Découvrir Escape Room est une expérience hallucinante : il n'a strictement aucun intérêt horrifique, de sa première à sa dernière seconde. Le réflexe, à la fin du générique de conclusion, revient naturellement à rationaliser le visionnage en se disant que c'est sûrement fait exprès; on ne peut se résigner à l'idée qu'un film d'épouvante qui met cinquante minutes à se lancer (déjà c'est fort) alors qu'il n'en dure que 80 (générique inclus) et ne contient aucune séquence efficiente est à considérer comme appartenant au registre de l'horreur.


Particulièrement quand il ne sait pas où se positionner dans le genre, qui plagier le plus entre Cube et Saw : faut-il être plus violent qu'intellectuel, ou est-ce l'inverse? Doit-il privilégier le psychologique ou le brutal, la suggestion ou le frontal bien gore et salace, la réflexion profonde des sciences dures ou la tension intrigante du jeu? Un mix de tout cela dans l'idée qui ne donne pas grand chose au final.


D'où les quarante minutes de développement des personnages autour d'un long repas au caractère comique qu'il est difficile de considérer comme volontaire. Ce moment convivial est présenté comme un tableau d'une dynamique de groupe représentative de la dynamique sociale américaine (de jeunes cadres à l'avenir prometteur et leurs compagnes respectives au sourire Colgate permanent). Il est perturbé par la présence, au milieu des belles et beaux riches (qui se retrouveront bientôt chez Belzébuth), de leur pote la plouc de service, qui ne sert visiblement qu'à jouer la plouc de service (elle disparaîtra complètement du film au moment où les personnages partiront pour l'Escape Game, soit quand l'intrigue décidera de se lancer).


Après cette critique bien appuyée (au moins 3 ou 4 fois) des rapports sociaux illusoires récoltés par le pouvoir et l'argent (avec, en supplément, le mépris de classe du film, qui voudrait nous faire croire que le style de vie de ces riches traîtres est préférable à celui de la pouffiasse honnête mais qui est et restera, signalons-le, une pouffiasse), Escape Room abandonnera toute tentative de paraître intelligent en éliminant toute possibilité d'être original; tant mieux d'un côté, ça ne fonctionnait pas.

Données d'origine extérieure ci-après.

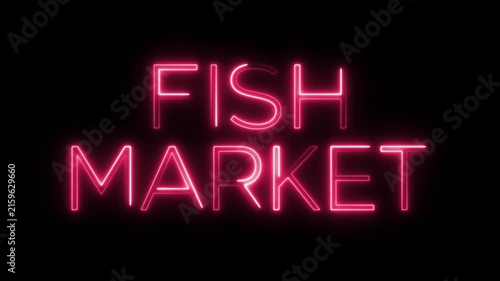 Neon fish market signage glowing with flickering pink light on dark wall.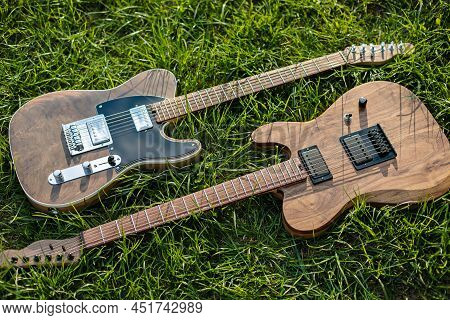 Electric Guitars Lying On Green Fresh Grass In Sunlight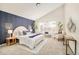 Spacious main bedroom with navy accent wall and large window at 6716 W 97Th Cir, Broomfield, CO 80021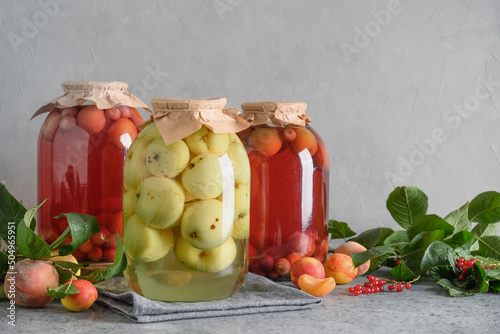 Fototapeta Naklejka Na Ścianę i Meble -  Three homemade canned fruits apple and cherry compote in large glass jars on gray table.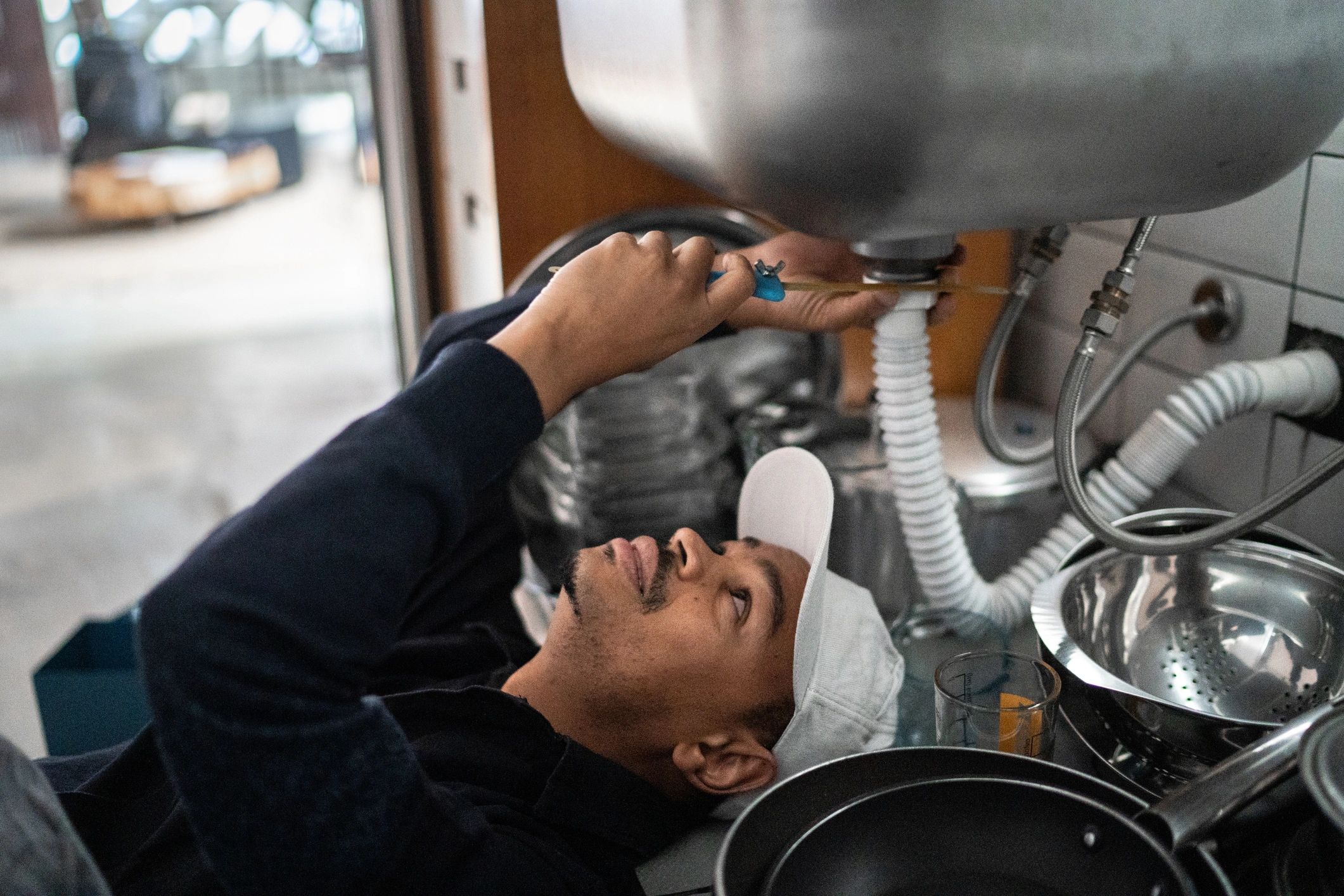 Plumber repairing pipes under a kitchen sink
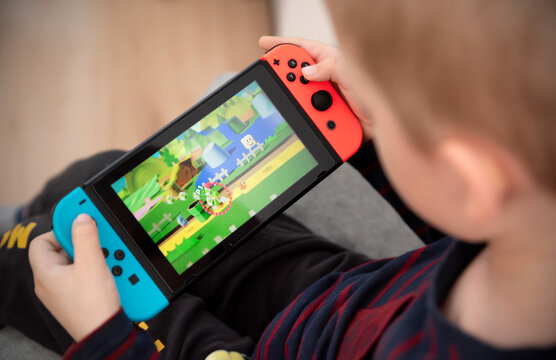 Boy plays Nintendo Switch console Stock Photo Adobe Stock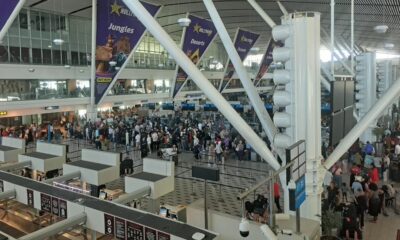 airport departure board showing cancelled flights, stranded traveller with suitcase in terminal, Qatar Airways cancellation message screen, Australian airport waiting area travellers, international flight disruption news, Joburg ETC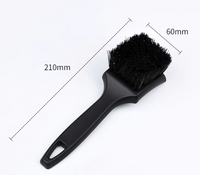 Tyre scrubbing brush with ergonomic handle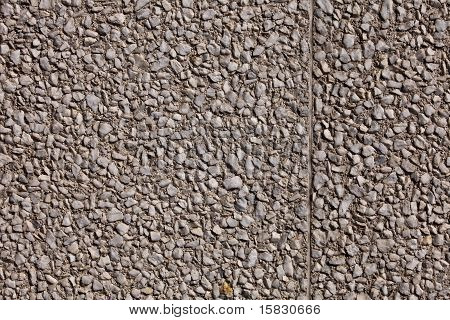 Frammento di un muro di granito frantumato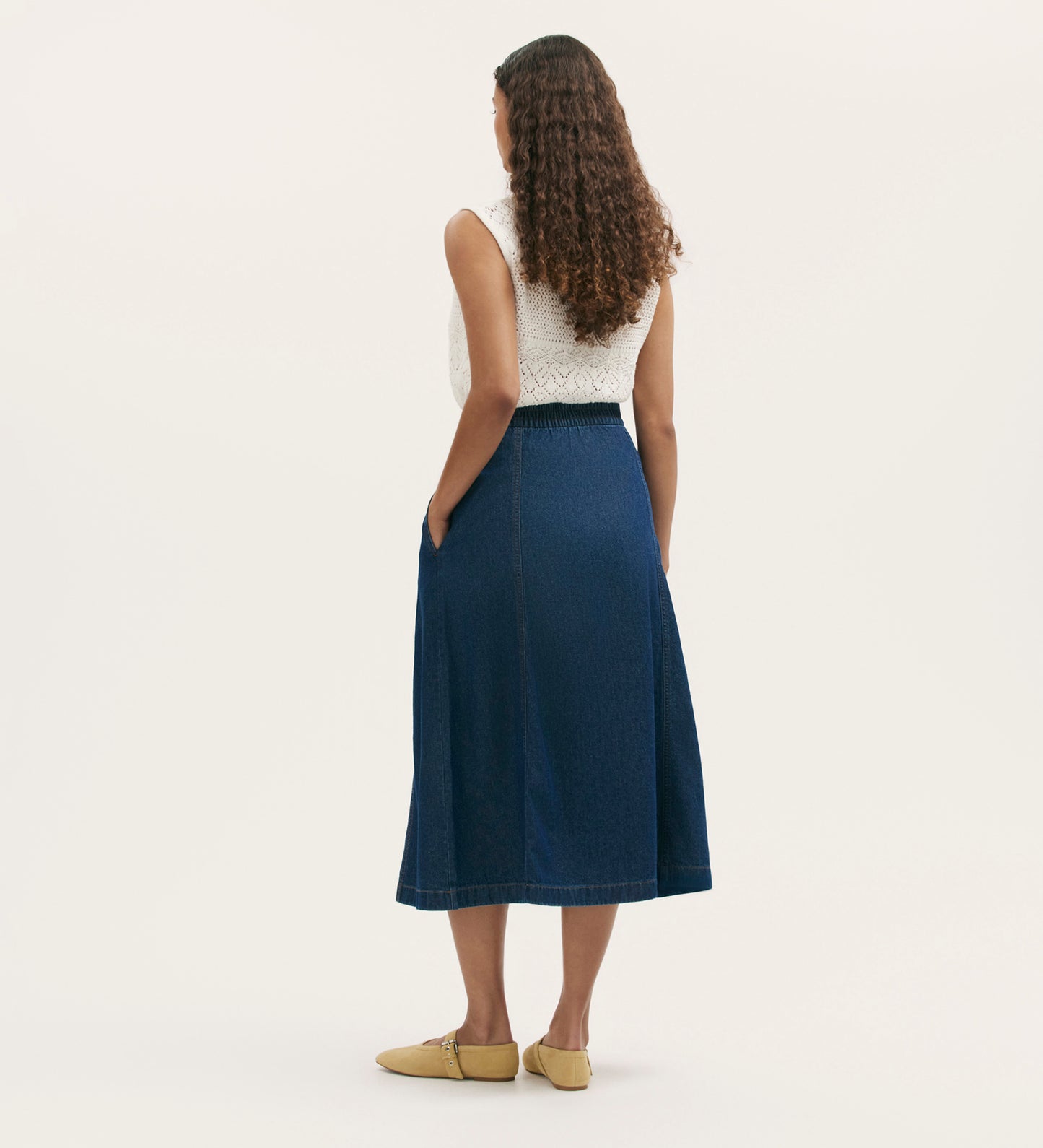 A woman with long curly hair stands facing away in a white sleeveless top, yellow shoes, and the Winona Indigo Denim Skirt—an elastic-waist midi with pockets—set against a plain light background, ideal for casual wardrobes.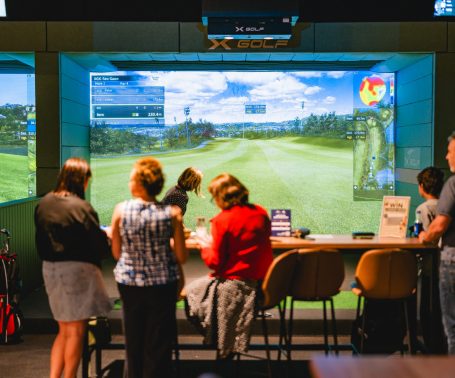 Guest taking golf shot at X-Golf Surrey Hills simulator
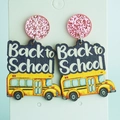 Detail of glitter pink studs and yellow school bus earrings with Back to School text - Yellow School Bus Back To School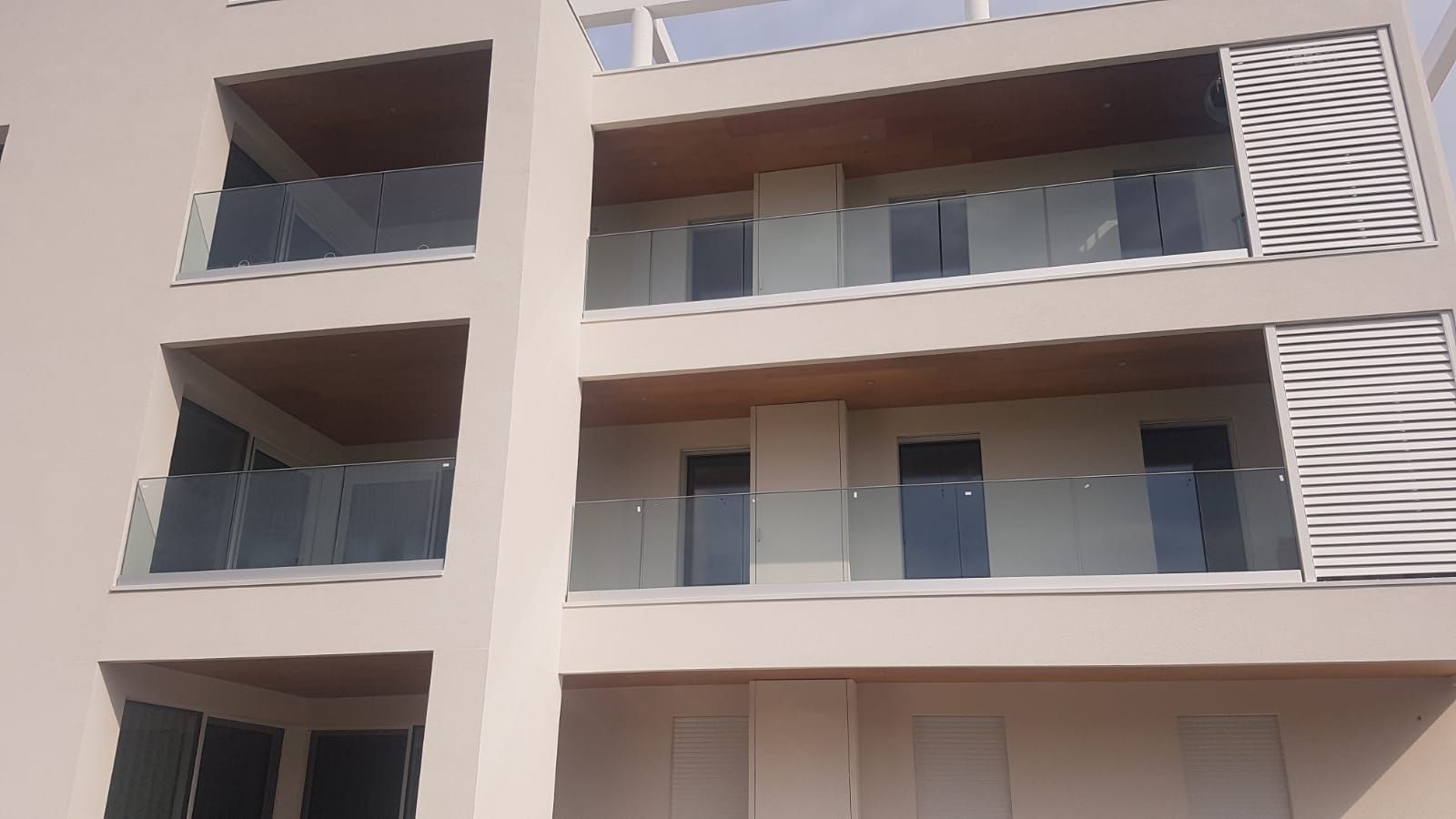 Moderno edificio residenziale a più piani con facciata beige, balconi con vetrate e pannelli decorativi bianchi.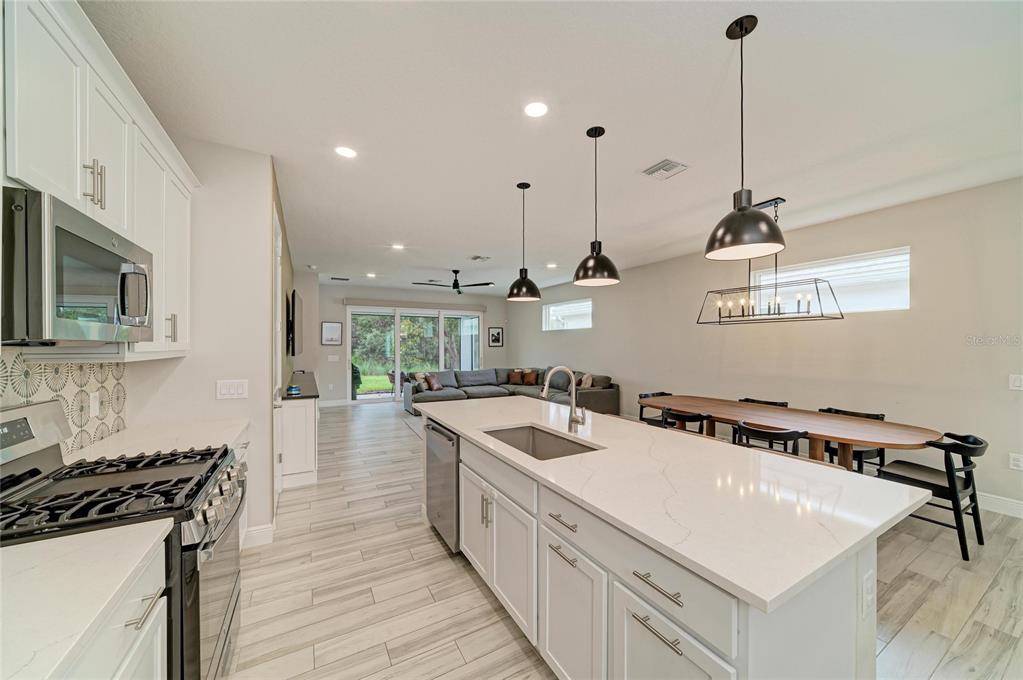 A modern kitchen features white cabinets, a quartz island, and a dining area with pendant lights — 1079 WATERLINE COURT, SARASOTA, FL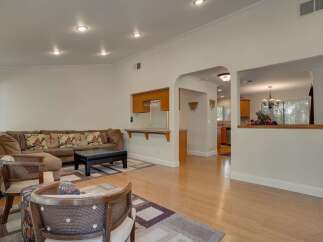 Step into this inviting living space, featuring a comfortable sectional sofa and stylish accent chairs.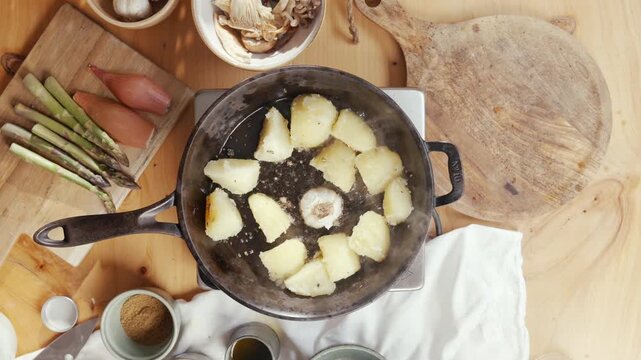 Golden potato chunks fry in a cast-iron skillet. Wooden spatula stirs them gently. Steam rises as they brown in hot oil. Kitchen counter holds fresh ingredients nearby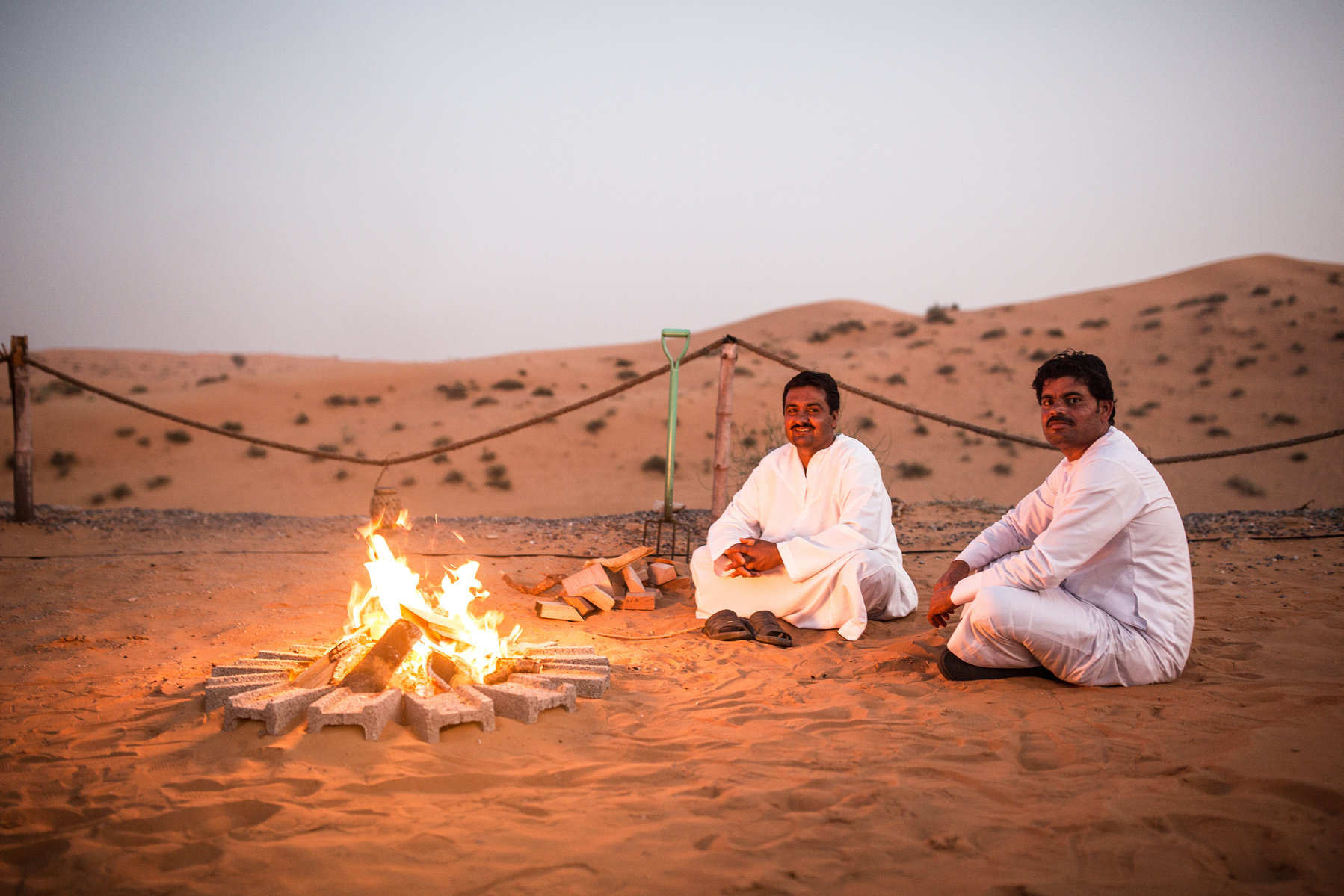 Locals enjoying a fire in the Dubai desert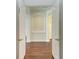 Hallway with hardwood flooring, white doors, and arched doorway, providing clear view of the next room at 3751 Eagle Hammock Dr, Sarasota, FL 34240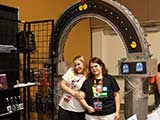 KNTR volunteers Alicia Summers and Sherrie Miller have fun under the KNTR Geek Arch. © Bruce Matsunaga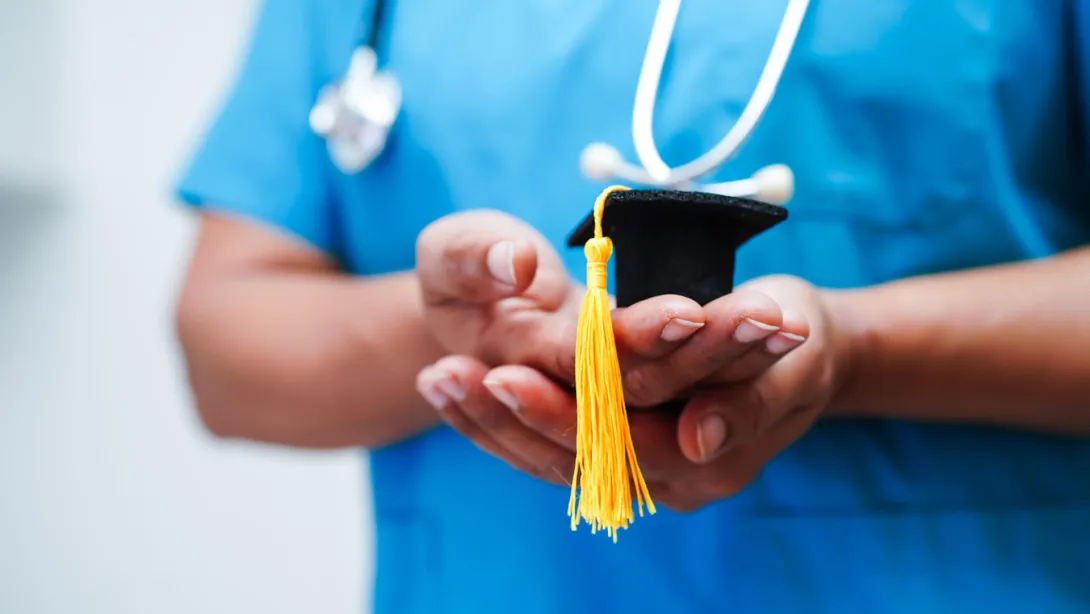 A medical professional wearing scrubs and a stethoscope holds a miniature graduation cap.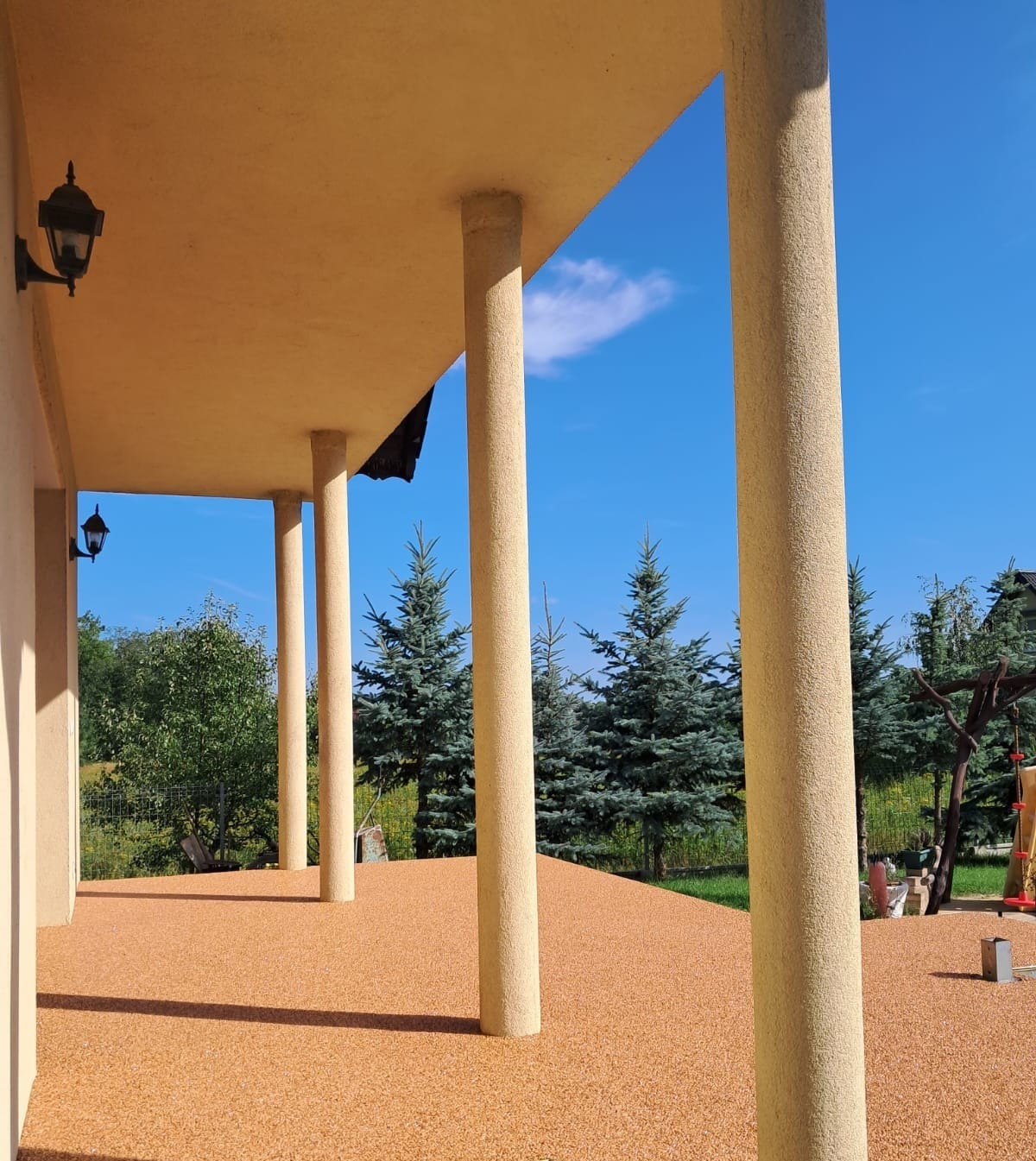 Zadaszony taras z beżowymi kolumnami i pomarańczową posadzką żywiczną na zewnątrz domu, w tle iglaki i niebieskie niebo.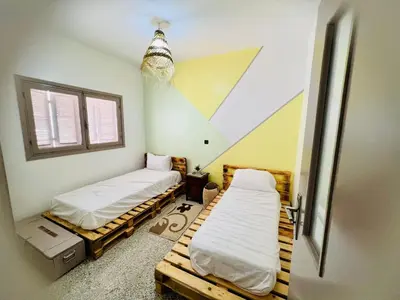an attic room with two beds and a window at spacious apartment with terrace in Fès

Il pouvait pourtant se la jouer intrigue alambiquée, avec le regard de traîtresse de service que tire la copine du héros : couplé à son sourire machiavélique (c'est à peu près la seule chose qui marque pendant le visionnage), on en vient à tirer tout un tas d'hypothèses complexes mais néanmoins crédibles qui auraient pu élever le scénario de son simple stade d'enchaînement d'énigmes et de morts tordues. Erreur, Jean-Pierre : il faut faire gaffe à ne pas le surestimer en surinterprétant ce qu'on va faussement considérer comme des indices, alors que ce ne sont que des marques supplémentaires de son manque abyssal de réflexion et de complexité.


Parce qu'il n'est pas capable de construire une intrigue avec des enjeux cohérents, des idées abouties et des personnages auxquels le spectateur pourra s'identifier, ce film d'horreur de catégorie z ne cherche à proposer aucun retournement de situation autre que des révélations éventées sur qui, de cette bande de clichés insupportables et abrutissants, a trompé qui. Des révélations dont on se carre majestueusement l'oignon : évidemment qu'on les voulait sur le psychopathe qui dirige le carnage, pas sur les ébats sexuels que Pierre avait cachés à Jacqueline.


Ce déroulé linéaire empêche la survenue de toute surprise : les morts, les plans de caméra, les jumpscares, tous les éléments qui composent habituellement un film d'épouvante classique seront prévisibles avant leur annonce et dévoileront, c'était attendu, l'étendue de la bêtise et de l'illogisme du comportement des personnages. Une connerie cosmique qui prête à rire franchement et entraîne le spectateur à changer sa manière d'appréhender les évènements : au lieu de se questionner sur ce qui arrivera aux personnages, il pariera sur quand cela arrivera et de quelle façon grotesque ils réagiront.


Cela jusqu'à sa tentative de proposer une conclusion originale, ouverte et si abrupte qu'elle laisse sur la sensation qu'il lui manque un dernier segment. Pour le coup, c'est effrayant de voir la fin d'un film inachevé, vous ne trouvez pas?